RECORDS SUPPLIED:
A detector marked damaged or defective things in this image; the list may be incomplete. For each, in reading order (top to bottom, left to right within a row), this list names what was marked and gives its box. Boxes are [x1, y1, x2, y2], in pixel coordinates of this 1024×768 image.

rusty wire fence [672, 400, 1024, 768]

---

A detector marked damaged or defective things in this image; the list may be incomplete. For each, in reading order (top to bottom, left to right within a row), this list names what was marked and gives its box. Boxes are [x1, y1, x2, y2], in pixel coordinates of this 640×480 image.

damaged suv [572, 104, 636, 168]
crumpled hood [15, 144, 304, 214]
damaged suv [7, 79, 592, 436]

BRIEF: Render the listing lines from the one containing "this 1024×768 image." through the one containing "rusty wire fence [672, 400, 1024, 768]", inclusive, as a Markdown table with a "Row" column for the row number and a "Text" column for the line. Leave out blank lines.

SOLUTION:
| Row | Text |
|---|---|
| 1 | A detector marked damaged or defective things in this image; the list may be incomplete. For each, in reading order (top to bottom, left to right within a row), this list names what was marked and gives its box. Boxes are [x1, y1, x2, y2], in pixel coordinates of this 1024×768 image. |
| 2 | rusty wire fence [672, 400, 1024, 768] |